## [Brief A]
In the text on editing fragments, who said that collections of fragments are both a blessing and a curse?
## [Brief B]
From the text on editing fragments, return the passage that opens with the words containing "Editing Fragments" and closes with "fragmentary tradition further).", copied word for word.

## [Provided text]
Saturday, August 13, 2016

 

Editing Fragments

Dirk Obbink, "Vanishing Conjecture: Lost Books and their Recovery from Aristotle to Eco," in Dirk Obbink and Richard Rutherford, edd., Culture in Pieces: Essays on Ancient Texts in Honour of Peter Parsons (Oxford: Oxford University Press, 2011), pp. 20-49 (at 39-40):
Those who collect fragments get used to following certain rules.

1. Don't split up integral fragments into smaller units (i.e. don't atomize the fragmentary tradition further).

2. Distinguish direct quotation from paraphrase or adaptation.

3. Pay close attention to context. Albert Henrichs has said that 'collections of fragments are both a blessing and a curse', the latter because they remove material from its original context, thus obscuring the readerly signs that signal the way it was intended to be (and obviously was) understood when it is quoted. Therefore one should not make the pericope (the amount of surrounding context to be included with a fragment or quotation being studied) too narrow. To pay attention to and when necessary to reconstruct the original context of a fragment is as important as reconstructing the original work from which it was derived, and may be our only key to it. In addition, it provides an unexpected bonus in the form of a received and in many ways new fragment.

## [Data excerpt]
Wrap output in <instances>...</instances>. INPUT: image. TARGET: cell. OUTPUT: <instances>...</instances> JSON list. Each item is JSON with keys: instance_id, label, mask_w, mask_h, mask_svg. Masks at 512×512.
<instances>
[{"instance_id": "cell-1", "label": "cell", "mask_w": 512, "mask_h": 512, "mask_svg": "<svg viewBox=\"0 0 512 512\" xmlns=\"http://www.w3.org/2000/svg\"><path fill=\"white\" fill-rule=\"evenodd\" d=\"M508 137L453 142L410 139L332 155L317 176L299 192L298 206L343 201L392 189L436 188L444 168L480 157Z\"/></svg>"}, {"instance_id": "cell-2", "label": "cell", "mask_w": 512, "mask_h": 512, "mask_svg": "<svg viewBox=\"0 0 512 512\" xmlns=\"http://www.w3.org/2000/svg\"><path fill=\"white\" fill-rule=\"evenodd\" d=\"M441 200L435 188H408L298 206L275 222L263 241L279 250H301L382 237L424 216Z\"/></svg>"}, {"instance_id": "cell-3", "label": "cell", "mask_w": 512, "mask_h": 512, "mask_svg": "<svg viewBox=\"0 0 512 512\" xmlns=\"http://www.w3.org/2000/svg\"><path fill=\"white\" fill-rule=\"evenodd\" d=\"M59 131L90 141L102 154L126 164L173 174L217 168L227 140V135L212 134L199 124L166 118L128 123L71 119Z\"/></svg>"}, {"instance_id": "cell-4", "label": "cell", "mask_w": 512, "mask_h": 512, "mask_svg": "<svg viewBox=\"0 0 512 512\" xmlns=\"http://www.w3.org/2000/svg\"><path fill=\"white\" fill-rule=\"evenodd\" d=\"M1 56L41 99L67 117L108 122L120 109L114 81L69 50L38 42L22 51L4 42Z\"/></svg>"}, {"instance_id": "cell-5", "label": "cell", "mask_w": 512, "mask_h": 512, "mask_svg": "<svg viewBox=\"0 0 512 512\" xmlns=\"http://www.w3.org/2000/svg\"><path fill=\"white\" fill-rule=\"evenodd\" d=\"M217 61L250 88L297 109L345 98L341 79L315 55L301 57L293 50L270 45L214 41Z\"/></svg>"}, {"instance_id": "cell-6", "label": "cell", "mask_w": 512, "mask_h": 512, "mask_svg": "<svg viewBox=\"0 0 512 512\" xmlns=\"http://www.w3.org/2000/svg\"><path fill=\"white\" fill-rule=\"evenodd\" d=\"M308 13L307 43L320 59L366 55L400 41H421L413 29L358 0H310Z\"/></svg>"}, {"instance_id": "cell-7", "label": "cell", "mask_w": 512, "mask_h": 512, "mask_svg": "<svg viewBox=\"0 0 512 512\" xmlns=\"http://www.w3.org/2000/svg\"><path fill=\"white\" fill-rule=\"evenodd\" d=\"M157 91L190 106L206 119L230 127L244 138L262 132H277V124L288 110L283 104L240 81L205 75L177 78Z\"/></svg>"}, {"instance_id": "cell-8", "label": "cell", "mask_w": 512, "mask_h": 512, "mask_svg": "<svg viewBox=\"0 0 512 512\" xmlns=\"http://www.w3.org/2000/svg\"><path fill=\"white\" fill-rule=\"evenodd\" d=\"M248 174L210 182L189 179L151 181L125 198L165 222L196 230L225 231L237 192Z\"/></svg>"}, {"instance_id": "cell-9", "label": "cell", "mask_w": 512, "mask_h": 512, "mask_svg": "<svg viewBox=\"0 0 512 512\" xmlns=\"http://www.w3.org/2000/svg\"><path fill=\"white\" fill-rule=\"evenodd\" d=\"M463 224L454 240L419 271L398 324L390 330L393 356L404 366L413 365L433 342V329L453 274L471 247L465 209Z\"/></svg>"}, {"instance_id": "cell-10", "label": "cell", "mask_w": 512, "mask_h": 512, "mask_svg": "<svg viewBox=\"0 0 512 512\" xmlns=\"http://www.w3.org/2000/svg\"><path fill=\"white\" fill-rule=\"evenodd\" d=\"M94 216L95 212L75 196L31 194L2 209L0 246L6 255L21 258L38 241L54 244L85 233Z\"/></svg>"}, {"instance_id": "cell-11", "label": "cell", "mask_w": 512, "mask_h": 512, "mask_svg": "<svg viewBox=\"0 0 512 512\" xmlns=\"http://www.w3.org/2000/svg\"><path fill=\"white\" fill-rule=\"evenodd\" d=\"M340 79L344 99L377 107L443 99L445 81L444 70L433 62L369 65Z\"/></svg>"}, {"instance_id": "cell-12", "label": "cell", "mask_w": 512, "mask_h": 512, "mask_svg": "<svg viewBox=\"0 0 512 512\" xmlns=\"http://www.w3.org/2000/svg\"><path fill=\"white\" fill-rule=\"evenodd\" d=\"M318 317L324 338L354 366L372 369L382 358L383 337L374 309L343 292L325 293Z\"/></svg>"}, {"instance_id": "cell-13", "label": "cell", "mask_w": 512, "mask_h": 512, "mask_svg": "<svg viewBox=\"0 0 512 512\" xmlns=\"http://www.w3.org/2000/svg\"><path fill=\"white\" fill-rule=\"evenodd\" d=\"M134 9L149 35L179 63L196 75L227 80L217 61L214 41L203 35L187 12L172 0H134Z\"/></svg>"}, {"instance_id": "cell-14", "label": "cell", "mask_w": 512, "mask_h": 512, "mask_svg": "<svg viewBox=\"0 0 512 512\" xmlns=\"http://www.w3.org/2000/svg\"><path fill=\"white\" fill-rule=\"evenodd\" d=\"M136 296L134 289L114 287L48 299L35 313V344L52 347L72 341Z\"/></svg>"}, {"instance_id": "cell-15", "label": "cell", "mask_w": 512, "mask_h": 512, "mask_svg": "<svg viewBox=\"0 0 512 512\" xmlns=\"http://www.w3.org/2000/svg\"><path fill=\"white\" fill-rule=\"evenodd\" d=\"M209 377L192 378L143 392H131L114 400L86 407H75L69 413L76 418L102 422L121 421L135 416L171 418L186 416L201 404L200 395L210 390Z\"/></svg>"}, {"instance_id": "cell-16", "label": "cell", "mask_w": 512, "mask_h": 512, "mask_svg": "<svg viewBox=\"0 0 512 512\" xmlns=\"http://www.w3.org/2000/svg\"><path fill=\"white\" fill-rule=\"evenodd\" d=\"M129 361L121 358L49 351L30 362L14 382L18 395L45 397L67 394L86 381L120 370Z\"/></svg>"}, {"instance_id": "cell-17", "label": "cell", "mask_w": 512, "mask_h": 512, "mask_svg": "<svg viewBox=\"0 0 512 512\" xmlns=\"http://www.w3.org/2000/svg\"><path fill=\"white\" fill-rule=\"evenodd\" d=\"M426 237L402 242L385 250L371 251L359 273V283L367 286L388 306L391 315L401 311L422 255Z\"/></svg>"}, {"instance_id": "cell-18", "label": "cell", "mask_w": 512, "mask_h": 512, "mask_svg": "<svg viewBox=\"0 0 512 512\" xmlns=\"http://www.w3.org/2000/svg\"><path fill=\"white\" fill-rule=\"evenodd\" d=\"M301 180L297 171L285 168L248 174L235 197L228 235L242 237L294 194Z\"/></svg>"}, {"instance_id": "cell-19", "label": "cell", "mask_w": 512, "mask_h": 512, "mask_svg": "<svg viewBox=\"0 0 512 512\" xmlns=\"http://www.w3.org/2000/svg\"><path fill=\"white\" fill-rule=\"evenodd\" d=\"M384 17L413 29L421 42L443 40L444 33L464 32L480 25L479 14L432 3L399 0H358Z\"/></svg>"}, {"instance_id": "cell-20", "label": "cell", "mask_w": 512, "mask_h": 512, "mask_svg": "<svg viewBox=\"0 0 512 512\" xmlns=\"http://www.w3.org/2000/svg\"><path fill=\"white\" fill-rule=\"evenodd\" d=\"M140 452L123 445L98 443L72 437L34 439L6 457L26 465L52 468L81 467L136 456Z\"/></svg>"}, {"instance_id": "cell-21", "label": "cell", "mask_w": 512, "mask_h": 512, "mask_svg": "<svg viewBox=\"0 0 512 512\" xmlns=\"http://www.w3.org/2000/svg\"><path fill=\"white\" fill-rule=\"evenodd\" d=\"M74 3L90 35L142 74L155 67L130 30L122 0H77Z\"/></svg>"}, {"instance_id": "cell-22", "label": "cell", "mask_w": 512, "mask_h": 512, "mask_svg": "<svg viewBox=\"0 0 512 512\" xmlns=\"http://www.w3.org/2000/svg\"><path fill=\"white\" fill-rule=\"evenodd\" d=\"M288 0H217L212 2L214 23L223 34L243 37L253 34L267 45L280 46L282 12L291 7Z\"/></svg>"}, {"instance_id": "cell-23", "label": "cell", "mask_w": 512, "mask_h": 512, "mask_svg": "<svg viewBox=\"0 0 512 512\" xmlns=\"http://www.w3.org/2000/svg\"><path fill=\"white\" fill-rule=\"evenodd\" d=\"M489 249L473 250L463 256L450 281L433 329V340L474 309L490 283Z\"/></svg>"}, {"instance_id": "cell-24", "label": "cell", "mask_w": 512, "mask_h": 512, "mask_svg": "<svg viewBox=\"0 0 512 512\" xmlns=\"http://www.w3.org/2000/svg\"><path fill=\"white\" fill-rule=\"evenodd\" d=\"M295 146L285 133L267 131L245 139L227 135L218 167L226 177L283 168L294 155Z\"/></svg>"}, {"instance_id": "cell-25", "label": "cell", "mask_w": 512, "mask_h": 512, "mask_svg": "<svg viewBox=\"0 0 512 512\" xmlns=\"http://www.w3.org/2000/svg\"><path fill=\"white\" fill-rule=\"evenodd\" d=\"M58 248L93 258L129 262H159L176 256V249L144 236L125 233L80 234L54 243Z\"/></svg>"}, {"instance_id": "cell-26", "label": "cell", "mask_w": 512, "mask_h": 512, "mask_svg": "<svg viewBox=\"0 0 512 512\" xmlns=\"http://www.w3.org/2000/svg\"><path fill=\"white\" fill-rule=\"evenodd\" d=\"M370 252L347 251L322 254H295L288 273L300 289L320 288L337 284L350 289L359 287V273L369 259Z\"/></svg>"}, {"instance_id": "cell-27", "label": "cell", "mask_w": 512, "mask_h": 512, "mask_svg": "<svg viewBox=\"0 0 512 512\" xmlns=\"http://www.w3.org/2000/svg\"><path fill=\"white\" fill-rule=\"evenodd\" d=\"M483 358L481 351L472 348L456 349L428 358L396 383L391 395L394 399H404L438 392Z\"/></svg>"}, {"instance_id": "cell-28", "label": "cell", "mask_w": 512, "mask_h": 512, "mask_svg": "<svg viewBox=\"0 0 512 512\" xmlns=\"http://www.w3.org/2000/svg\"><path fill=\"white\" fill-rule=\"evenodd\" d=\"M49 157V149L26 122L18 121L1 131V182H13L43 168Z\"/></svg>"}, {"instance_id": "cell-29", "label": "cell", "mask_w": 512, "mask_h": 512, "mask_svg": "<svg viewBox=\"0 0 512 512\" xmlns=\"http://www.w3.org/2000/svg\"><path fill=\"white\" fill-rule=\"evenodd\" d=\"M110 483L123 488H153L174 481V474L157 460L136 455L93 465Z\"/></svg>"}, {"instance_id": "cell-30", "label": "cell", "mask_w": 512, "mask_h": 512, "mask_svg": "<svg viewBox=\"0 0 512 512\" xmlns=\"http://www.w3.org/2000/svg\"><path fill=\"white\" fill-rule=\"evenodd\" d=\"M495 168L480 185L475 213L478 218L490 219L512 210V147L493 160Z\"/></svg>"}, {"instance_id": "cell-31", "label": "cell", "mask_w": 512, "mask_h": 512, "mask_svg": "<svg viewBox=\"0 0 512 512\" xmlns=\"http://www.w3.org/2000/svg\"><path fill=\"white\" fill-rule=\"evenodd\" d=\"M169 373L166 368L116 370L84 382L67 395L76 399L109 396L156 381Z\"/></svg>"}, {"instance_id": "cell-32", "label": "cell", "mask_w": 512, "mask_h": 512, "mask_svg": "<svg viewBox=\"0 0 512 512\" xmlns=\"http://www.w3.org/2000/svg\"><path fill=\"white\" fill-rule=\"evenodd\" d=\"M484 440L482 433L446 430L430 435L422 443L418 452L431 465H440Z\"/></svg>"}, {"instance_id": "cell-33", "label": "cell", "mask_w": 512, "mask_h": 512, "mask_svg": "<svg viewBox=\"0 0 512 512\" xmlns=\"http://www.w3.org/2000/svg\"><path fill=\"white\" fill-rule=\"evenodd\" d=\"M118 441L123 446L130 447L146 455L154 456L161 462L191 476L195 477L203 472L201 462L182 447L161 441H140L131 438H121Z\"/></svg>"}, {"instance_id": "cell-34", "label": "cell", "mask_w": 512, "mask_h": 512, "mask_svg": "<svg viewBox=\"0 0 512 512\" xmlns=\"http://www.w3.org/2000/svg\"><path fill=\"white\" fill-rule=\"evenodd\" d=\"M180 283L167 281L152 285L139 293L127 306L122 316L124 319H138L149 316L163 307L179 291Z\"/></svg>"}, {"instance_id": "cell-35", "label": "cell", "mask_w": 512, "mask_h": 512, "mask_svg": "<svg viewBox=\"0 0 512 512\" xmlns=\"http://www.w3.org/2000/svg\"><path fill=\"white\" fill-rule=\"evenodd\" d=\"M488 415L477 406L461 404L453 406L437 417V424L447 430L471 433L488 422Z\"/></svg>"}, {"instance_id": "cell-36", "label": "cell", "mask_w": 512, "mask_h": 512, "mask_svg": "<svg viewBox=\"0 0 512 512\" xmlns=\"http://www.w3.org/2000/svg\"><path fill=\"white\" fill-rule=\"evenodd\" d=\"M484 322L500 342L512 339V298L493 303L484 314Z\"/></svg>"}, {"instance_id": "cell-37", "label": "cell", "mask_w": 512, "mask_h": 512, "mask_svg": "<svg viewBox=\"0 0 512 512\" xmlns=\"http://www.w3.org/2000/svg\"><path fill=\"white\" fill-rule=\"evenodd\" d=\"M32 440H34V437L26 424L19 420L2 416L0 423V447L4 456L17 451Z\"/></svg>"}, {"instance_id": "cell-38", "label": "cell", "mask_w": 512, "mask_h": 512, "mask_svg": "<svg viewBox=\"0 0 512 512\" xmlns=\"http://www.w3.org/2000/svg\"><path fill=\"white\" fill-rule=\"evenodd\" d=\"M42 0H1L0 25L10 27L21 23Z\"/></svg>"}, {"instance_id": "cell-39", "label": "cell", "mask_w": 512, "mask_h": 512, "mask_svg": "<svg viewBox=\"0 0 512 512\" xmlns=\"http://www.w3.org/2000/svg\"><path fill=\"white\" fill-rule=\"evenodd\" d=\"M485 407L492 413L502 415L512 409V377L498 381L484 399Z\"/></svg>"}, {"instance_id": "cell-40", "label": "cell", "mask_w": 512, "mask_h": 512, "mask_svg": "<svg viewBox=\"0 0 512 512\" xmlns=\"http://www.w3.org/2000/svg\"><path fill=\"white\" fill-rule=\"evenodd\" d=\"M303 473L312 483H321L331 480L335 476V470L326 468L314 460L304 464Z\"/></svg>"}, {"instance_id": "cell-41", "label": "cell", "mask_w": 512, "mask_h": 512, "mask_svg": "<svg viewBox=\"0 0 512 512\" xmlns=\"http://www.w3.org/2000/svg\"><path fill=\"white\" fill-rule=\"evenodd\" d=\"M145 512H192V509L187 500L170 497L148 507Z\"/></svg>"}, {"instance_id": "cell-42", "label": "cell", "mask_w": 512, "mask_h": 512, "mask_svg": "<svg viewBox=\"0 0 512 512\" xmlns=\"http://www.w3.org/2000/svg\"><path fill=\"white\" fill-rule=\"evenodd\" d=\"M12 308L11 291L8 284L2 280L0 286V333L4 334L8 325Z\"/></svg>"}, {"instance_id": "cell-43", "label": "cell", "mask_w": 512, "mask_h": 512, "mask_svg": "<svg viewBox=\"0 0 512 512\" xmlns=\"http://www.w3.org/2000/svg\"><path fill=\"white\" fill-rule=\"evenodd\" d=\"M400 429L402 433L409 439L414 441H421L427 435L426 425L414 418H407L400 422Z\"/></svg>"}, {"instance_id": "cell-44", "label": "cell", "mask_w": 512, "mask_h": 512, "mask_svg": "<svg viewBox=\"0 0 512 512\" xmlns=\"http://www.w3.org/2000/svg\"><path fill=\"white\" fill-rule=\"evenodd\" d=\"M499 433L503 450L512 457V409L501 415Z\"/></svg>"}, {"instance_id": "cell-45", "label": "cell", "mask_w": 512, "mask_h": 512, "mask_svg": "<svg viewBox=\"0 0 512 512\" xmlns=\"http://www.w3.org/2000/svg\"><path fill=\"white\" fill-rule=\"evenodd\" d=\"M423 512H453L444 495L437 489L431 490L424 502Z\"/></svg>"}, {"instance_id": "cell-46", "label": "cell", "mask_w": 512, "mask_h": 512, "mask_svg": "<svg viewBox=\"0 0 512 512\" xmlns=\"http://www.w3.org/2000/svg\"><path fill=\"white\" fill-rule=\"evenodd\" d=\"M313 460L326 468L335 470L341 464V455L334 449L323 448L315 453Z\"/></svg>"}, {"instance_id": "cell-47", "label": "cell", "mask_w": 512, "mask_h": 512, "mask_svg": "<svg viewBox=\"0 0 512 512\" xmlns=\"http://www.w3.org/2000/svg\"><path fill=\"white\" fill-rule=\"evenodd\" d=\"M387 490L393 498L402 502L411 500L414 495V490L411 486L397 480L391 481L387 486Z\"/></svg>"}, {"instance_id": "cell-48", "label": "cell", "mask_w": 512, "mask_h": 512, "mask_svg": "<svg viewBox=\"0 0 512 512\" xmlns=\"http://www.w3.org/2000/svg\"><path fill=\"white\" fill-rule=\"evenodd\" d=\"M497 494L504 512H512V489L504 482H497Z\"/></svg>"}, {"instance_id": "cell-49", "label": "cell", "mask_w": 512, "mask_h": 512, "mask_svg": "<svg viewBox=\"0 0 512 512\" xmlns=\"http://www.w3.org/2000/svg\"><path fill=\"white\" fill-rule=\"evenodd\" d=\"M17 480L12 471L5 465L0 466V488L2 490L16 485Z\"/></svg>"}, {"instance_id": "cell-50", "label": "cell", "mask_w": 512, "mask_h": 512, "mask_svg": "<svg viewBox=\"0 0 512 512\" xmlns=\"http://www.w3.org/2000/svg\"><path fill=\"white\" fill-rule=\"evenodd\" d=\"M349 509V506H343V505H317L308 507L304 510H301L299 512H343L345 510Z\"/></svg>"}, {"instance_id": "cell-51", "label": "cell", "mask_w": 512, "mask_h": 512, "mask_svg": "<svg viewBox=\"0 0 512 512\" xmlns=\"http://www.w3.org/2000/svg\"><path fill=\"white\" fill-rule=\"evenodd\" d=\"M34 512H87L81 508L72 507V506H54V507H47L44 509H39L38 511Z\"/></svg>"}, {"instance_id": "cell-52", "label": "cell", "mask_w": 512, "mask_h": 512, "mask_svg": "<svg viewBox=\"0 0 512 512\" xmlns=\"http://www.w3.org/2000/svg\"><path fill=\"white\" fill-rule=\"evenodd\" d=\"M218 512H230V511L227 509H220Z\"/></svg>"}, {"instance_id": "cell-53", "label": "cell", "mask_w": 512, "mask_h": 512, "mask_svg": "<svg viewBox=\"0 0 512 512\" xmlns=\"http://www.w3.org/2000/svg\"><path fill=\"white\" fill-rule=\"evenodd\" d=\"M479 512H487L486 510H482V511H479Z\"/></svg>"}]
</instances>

## [Response box A]
Albert Henrichs

## [Response box B]
Editing Fragments

Dirk Obbink, "Vanishing Conjecture: Lost Books and their Recovery from Aristotle to Eco," in Dirk Obbink and Richard Rutherford, edd., Culture in Pieces: Essays on Ancient Texts in Honour of Peter Parsons (Oxford: Oxford University Press, 2011), pp. 20-49 (at 39-40):
Those who collect fragments get used to following certain rules.

1. Don't split up integral fragments into smaller units (i.e. don't atomize the fragmentary tradition further).